● **Tekstfragment**
---+---
Toen het Duitse weekblad Der Spiegel enige jaren gelden de Nederlanders een kritische spiegel voorhield, was het land opeens weer véél te klein. ‘Hollanders zijn op klompen door tulpenvelden lopende kaasboeren die in hun vrije tijd diamanten slijpen’, zo ongeveer luidde de samenvatting van dat artikel. Zo hoor je het eens van een ander, zou ik bijna geneigd zijn te denken.

Kaas- en klompenmaffia

Weer zo’n gemene streek van die rotmoffen. De werkelijkheid is anders. Gelukkig realiseren zich steeds meer mensen zich dat. Het platte imago dat Nederland in Duitsland heeft, hebben wij voornamelijk te danken aan de 18e en 19e eeuwse clichés die wijzelf ten koste van alles al jarenlang in het buitenland dumpen.

Honderden, misschien wel duizenden landgenoten hebben zich op kosten van u en mij decennia lang onledig gehouden met het bevorderen van misverstanden, terwijl ze het tegenovergestelde geacht werden te doen. Het lijkt de CIA ten tijde van Nixon wel.

Wie was er verantwoordelijk voor deze systematische debiliseringscampagne? Degenen onder u die ooit beroepshalve of per abuis in contact zijn gekomen met een lid van de kaas- en klompenmaffia kan ervan meepraten. Geen middel werd geschuwd.
---+---
● **Gegeven gegevens**
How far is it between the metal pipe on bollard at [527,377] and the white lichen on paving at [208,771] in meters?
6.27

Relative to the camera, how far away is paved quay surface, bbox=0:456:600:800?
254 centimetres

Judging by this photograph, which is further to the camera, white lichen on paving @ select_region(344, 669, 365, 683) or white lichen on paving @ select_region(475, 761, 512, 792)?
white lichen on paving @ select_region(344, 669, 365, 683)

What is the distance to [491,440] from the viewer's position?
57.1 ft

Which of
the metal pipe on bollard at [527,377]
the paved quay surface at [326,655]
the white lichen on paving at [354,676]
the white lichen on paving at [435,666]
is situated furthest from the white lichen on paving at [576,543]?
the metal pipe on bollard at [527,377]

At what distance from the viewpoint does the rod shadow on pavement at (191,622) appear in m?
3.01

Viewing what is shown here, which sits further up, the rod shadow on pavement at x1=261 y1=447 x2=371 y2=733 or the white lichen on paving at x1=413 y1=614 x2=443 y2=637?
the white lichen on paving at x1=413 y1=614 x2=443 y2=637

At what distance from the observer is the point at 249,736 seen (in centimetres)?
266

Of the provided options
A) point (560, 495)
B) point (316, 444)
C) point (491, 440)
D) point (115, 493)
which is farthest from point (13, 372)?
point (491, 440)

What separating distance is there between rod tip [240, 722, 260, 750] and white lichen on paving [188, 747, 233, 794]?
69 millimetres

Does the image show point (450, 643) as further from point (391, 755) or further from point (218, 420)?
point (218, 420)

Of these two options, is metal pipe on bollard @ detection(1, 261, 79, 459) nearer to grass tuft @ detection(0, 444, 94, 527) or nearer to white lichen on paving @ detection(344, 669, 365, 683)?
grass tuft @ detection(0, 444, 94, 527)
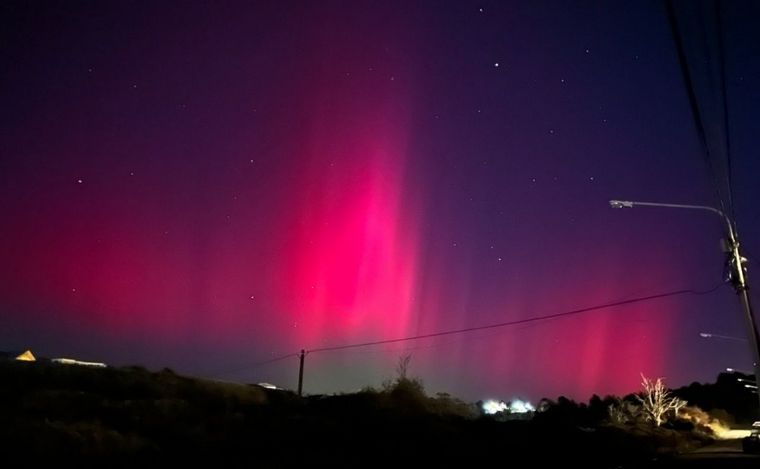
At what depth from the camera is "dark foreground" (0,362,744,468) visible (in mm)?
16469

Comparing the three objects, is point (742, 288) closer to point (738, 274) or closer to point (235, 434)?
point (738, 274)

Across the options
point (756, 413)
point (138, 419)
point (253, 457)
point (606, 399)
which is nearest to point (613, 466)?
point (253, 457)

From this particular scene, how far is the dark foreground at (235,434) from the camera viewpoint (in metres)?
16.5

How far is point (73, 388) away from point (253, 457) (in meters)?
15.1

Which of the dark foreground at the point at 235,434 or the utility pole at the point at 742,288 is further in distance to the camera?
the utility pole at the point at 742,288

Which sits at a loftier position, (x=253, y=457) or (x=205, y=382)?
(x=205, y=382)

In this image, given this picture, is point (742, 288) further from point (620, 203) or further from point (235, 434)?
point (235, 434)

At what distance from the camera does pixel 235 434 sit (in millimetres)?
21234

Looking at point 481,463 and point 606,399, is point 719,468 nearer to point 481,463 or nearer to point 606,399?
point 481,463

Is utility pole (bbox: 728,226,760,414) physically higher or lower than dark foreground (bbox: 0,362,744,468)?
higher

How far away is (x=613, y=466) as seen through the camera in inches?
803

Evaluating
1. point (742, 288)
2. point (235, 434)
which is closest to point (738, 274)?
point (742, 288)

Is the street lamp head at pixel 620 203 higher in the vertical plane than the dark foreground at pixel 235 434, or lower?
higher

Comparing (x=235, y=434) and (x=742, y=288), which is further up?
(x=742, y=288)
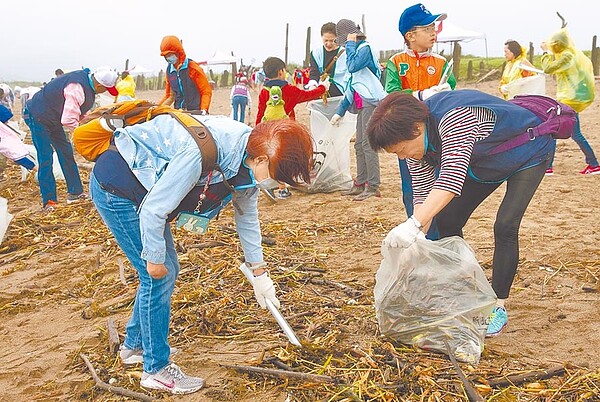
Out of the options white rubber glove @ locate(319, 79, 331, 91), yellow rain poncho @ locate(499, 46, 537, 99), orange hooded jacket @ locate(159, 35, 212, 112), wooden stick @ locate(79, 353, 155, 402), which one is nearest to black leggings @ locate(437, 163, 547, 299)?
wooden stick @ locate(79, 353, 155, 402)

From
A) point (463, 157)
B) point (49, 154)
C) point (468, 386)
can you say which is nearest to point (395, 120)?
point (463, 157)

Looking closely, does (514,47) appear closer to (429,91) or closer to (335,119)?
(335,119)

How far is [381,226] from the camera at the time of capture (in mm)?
---+---
● **Opdrachten**
(1) Verwissel in de gegevens "camera" voor "viewer". Begin bij de regel met "Which sits at" en stop na het einde van de gegevens, laat verder alles ongewijzigd en neem de afbeeldingen niet op in je antwoord.
(2) Hervat het tekstfragment over het imago van Nederland in het buitenland na de laatste zin.

● **Antwoorden**
(1)
Which sits at a loftier position, (x=253, y=457) or (x=205, y=382)?
(x=205, y=382)

In this image, given this picture, is point (742, 288) further from point (620, 203) or further from point (235, 434)?
point (235, 434)

At what distance from the viewer does pixel 235 434 sit (in millimetres)?
21234

Looking at point 481,463 and point 606,399, is point 719,468 nearer to point 481,463 or nearer to point 606,399?
point 481,463

Is utility pole (bbox: 728,226,760,414) physically higher or lower than dark foreground (bbox: 0,362,744,468)?
higher

How far away is (x=613, y=466) as seen through the viewer in inches?
803

Evaluating
1. point (742, 288)
2. point (235, 434)
which is closest to point (738, 274)?
point (742, 288)

Is the street lamp head at pixel 620 203 higher in the vertical plane than the dark foreground at pixel 235 434, or lower?
higher

Comparing (x=235, y=434) and (x=742, y=288), which is further up?
(x=742, y=288)
Out of the options white rubber glove @ locate(319, 79, 331, 91), yellow rain poncho @ locate(499, 46, 537, 99), orange hooded jacket @ locate(159, 35, 212, 112), wooden stick @ locate(79, 353, 155, 402), which one is nearest to black leggings @ locate(437, 163, 547, 299)?
wooden stick @ locate(79, 353, 155, 402)

From
A) point (463, 157)
B) point (49, 154)
C) point (468, 386)
can you say which is nearest to point (395, 120)?
point (463, 157)

Looking closely, does (514,47) appear closer to (429,91) or closer to (335,119)?
(335,119)

How far is [381,226] from the viewer at the time of capture (in mm)?

(2)
Van Kuala Lumpur tot Oezbekistan

 Zodra de ‘dienst’ er lucht van kreeg dat er ergens in het buitenland een culturele manifestatie dreigde plaats te vinden, kon je er de donder op zeggen dat de galerie, het theater, de concertzaal of het museum bezocht werd door enige stellen in fantasieklederdracht gestoken Hollandse kaasmeisjes.

De dienst beschikte daartoe over hele kaartenbakken Hollandse schonen die, van Kuala Lumpur tot Oezbekistan, tegen enige vergoeding bereid zijn te doen alsof ze niet kunnen praten, maar alleen glimlachen. Een vrolijk volkje, die Nederlanders. In de stuitendste gevallen wordt er speciaal een orgelman of een haringkar overgevlogen. Maar dan moet het wel gaan om een zaak van levensbelang.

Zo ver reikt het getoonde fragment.